[Problem]
For the crosstalk cancellation text below, decide whether each statement agrees with it: (a) in the FIG. 4 system, each CPT includes a position tracking device; (b) when the XTC soundwave-generating transducers are worn, the listener has to stay still during playback; (c) in the FIG. 6 system, the microphones are placed near the main transducers. Answer yes or no for each and quote the deciding words of the text.

In accordance to one aspect, one or more transducers separate from the primary transducers are used to generate standalone XTC sound signals that are synchronized with the primary sound signals generated from the primary transducers when reaching the listener's ears. FIG. 4 provides a simplified illustration of this concept.
In one embodiment, the XTC soundwave-generating transducers are specifically made compact transducer that the listener wears near or suspended over her ears (one transducer for each ear) and arranged in a way that does not impede the listener listening to the primary sound from the primary transducers. Optionally, as the XTC soundwave-generating transducers are wore on the listener, the listener's position can be tracked using a position tracking device embedded in the XTC soundwave-generating transducer during playback. This way, the response of the system can be measured continuously and the XTC soundwaves can be adjusted accordingly. As such, the listener is not required to be stationary throughout the audio reproduction.
In accordance to an alternative embodiment, one or more of the XTC soundwave-generating transducer is connected to a microphone that is placed near the corresponding listener's ear. The microphone is configured to receive and measure the primary sound and generate the measurement data input signal for the CPT's control unit. This configuration may optionally replace the position tracking device and the use of the position information of the listener in the processing and generation of the XTC soundwaves.
As shown in FIG. 4, a system of crosstalk cancelled zone creation in audio playback comprises two or more main transducers 100 for emitting stereo soundwaves of an audio playback; and a local system 20 having at least one or more CPTs 200 located proximal to both left and right-side ear canals of a listener. Each of the CPTs 200 comprises a position tracking device 202 for tracking the relative positions of the main transducers 100 to the CPTs 200; and a control unit 204 configured for receiving the relative position data from the position tracking device 202. The control unit 204 is configured to process the relative position data and cause the CPT 200 to generate XTC soundwaves corresponding to the stereo soundwaves arriving at the respective listener's ear. The XTC soundwaves generated is synchronized with the audio playback and with respect to the relative position.
As shown in FIG. 6, a system of crosstalk cancelled zone creation in audio playback comprises one or more main transducers 100 emitting stereo soundwaves of an audio playback; and a local system 30. The local system 30 comprises at least two or more close-proximity-transducers (CPTs) 300 and one or more microphones 310. Each of the CPTs 300 is arranged to locate proximal to one of left and right-side ear canals of the listener. Each of the microphones 310 is placed proximal to a listener's ears and configured to receive and measure the stereo soundwaves of the audio playback. The microphone 310 generates a measurement data indicating the relative positions of the main transducers 100 to the left and right-side ear canals of the listener. Each of the CPTs 300 comprises a control unit 302 configured for receiving measurement data of the stereo soundwaves of the audio playback from the microphones 310 and generating control signal according to the measurement data for the generation of XTC soundwaves. Each of the CPTs 300 is configured to generate XTC soundwaves corresponding to the stereo soundwaves arriving at the corresponding ear of the listener; and the generated XTC soundwaves are synchronized with the audio playback and with respect to the relative positions.
In the following, the various systems and methods of present invention are described by mathematical formulae, where ideal localized crosstalk cancellation zone creation and the relationships are defined.

[Material provided]
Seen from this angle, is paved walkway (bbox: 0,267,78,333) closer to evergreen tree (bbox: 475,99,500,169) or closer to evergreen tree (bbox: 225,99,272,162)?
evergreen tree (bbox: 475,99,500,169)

[Full solution]
(a) Yes: "Each of the CPTs 200 comprises a position tracking device 202"
(b) No: "the listener is not required to be stationary throughout the audio reproduction"
(c) No: "Each of the microphones 310 is placed proximal to a listener's ears"